Не успел Павел это сказать, как Кейзерлинг ударил кулаком по столу и заорал:
— В ваших советах, капитан, я не нуждаюсь! Мне нужны голые факты! Вы уверяли, что весь народ с радостью двинулся бы в Россию, что сотни офицеров готовы уехать, а сейчас вы утверждаете обратное. В чем дело?
Павел почувствовал, что Волков подталкивает его в спину.
Он поднялся, еще больше выпятил грудь, поставил ноги пошире (икры у него были сильные, и держался он на ногах крепко), после чего почтительно заметил:
— Среди жителей пограничья утверждается мнение, что для сербов было большим несчастьем, когда им пришлось покинуть Сербию и переселиться в Австрию, но еще большим несчастьем может быть переселение в далекую Россию, откуда уже не вернешься. И если ваше сиятельство разрешит, я приведу слова, сказанные мне моим бывшим верховным главнокомандующим фельдмаршал-лейтенантом Францем Карлом Леопольдом бароном фон Энгельсгофеном. Граф Бестужев, утверждал он, оказывает империи большую услугу, переселяя сербов в Россию, ибо, когда граница с Турцией опустеет, Австрия с радостью поселит там немцев из Рейнланда и Лотарингии. И это заселение уже началось.

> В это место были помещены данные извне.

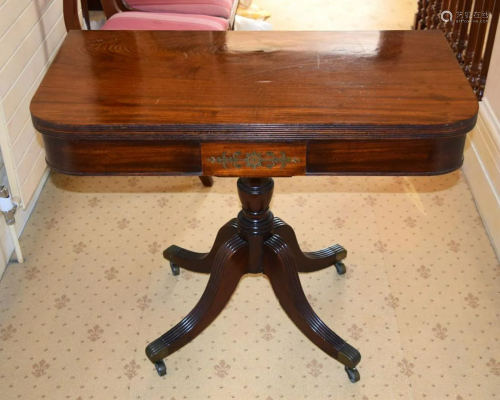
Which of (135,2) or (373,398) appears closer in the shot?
(373,398)

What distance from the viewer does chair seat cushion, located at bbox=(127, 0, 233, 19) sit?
3002mm

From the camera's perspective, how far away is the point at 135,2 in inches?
120

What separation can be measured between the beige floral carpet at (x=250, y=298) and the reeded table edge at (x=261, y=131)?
2.84 ft

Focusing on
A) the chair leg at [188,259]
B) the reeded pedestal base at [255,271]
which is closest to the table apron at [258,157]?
the reeded pedestal base at [255,271]

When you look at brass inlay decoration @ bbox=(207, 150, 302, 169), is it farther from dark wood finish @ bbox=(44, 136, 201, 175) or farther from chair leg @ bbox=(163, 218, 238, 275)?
chair leg @ bbox=(163, 218, 238, 275)

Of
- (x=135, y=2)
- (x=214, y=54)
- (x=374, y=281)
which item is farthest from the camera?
(x=135, y=2)

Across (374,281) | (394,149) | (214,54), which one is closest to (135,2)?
(214,54)

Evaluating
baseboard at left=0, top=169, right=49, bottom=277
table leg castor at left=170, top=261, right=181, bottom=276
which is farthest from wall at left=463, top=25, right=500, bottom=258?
baseboard at left=0, top=169, right=49, bottom=277

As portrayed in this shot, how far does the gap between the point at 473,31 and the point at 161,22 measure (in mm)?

У сербских офицеров это не может не вызывать озабоченности и тревоги.
Одновременно Австрия стала раздавать поместья и дворянские звания тем, кто отказывается от переселения в Россию.
— Это мне известно, — сказал Кейзерлинг. — А сейчас, капитан, вы можете ехать. От Волкова получите все необходимые бумаги для себя и для своих родственников. Русская миссия в Токае будет уведомлена о вашем приезде. Я дам вам также рекомендательные письма к генерал-аншефу Петру Спиридоновичу Сумарокову{10}, члену Военной коллегии в Петербурге, и генерал-аншефу, кригскомиссару Степану Федоровичу Апраксину. Надеюсь, в России Исаковичи оправдают мое доверие.
Русский посол в Вене давал такие письма всем офицерам, едущим в Россию, но Исаковичу преподнес это с таким видом, будто оказывал ему особую милость.
Тут Исакович, кланяясь, стал пятиться, согласно этикету, но граф снова задержал его. Обращаясь к Волкову, он сказал, что, прежде чем капитан уедет, пусть еще раз осведомится у первого секретаря Чернёва. Может быть, все-таки надо его послать в Черногорию?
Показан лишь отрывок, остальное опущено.